┌─ 本文

ネットギアは全世界トップクラスのシェアを誇る、中小企業向けネットワーク機器メーカーである。ビジネスに用いるデータが急速に膨張していく中で、ネットワークにはどのようなニーズが高まっているのか、ネットギアはどんな提案をしているのか。同社のストレージ製品を統括するシニアプロダクトラインマネージャー、ダグラス・チェン氏へのインタビューから、探っていきたい。
ネットワークストレージの現在
——いまの市場におけるネットワークストレージのトレンドについて教えて頂けますか。
10年前と比べると企業が保有するデータの量が爆発的に増加しており、その価値も増しています。その理由の1つとしては、「マルチメディアの一般化」が挙げられるでしょう。
かつてのビジネスは、ExcelやWordなどのドキュメントや、給与計算に必要な事務データなどを扱うことがほとんどでしたが、今では多くの企業が自ら画像・映像を編集するようになりました。我々のようなメーカーであっても、製品を紹介するビデオを製作してWebで公開しています。商品・サービスを説明するためのカタログとして、一般的な会社もマルチメディアを扱うようになっているのです。もはやドキュメントのデータは、全体の5%にすぎません。
こうした大容量化、多様化するファイルを格納するシステムには、従来はファイルサーバーを利用することが一般的でしたが、ここ数年はネットワークストレージの需要が非常に高まっています。たとえば、現在、セキュリティへの意識の高まりからネットワークカメラの普及が進んでいますが、設置されたカメラは常に動画データを作り続けているわけですから、それを保存するメディアとして大容量のネットワークストレージが必要になってきています。

└─
┌─ 資料

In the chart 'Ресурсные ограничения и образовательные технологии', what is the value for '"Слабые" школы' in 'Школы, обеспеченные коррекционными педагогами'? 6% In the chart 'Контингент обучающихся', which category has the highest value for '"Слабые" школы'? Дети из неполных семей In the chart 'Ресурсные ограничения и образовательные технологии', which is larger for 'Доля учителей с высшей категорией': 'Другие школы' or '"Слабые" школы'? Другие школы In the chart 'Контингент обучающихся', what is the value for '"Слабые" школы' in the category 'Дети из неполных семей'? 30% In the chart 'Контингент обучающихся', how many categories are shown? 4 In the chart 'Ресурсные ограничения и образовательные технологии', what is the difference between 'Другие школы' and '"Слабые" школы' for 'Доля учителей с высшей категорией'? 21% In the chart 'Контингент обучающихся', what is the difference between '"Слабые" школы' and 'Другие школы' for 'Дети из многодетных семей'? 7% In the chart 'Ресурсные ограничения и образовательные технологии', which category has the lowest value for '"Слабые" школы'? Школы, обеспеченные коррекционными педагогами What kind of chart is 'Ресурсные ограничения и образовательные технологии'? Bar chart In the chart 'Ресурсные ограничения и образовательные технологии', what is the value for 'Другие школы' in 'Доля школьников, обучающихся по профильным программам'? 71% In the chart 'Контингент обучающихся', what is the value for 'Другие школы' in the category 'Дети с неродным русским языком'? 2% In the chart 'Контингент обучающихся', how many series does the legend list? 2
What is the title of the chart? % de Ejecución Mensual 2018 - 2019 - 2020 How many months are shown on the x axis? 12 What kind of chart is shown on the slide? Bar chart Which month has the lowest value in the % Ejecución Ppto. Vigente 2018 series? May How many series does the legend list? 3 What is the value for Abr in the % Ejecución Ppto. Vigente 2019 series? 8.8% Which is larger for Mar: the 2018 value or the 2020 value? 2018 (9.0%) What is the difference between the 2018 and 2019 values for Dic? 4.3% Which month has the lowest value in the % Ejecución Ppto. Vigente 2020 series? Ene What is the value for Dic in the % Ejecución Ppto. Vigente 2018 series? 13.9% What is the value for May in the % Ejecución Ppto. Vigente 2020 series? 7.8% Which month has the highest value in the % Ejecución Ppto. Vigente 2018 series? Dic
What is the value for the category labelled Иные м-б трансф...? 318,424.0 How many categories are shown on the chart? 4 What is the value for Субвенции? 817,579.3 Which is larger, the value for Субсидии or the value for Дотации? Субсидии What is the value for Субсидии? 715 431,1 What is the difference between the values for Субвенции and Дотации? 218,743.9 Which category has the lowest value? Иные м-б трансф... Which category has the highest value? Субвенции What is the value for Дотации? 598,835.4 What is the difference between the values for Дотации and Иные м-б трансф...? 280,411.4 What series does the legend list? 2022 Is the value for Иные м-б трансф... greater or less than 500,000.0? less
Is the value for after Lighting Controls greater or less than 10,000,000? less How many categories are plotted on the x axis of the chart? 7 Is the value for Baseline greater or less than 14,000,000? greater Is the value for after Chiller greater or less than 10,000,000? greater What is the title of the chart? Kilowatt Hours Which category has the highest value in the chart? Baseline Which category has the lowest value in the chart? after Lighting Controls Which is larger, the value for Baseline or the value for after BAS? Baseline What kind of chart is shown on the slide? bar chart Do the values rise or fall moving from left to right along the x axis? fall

└─

設問.
(a) 本文によると、ドキュメントのデータは全体の何パーセントにすぎないか答えなさい。
(b) 本文中の「我々のようなメーカーであっても、製品を紹介するビデオを製作してWebで公開しています。」という一文を英語に訳しなさい。
(c) 本文によると、ネットワークカメラの普及に伴って大容量のネットワークストレージが必要になってきているのはなぜか。1～3文で説明しなさい。
資料はこの課題では使用しません。

解答.
(a) 全体の5%にすぎない。

(b) Even manufacturers like us produce videos introducing our products and publish them on the Web.

(c) 設置されたカメラは常に動画データを作り続けているからである。そのデータを保存するメディアとして、大容量のネットワークストレージが必要になっている。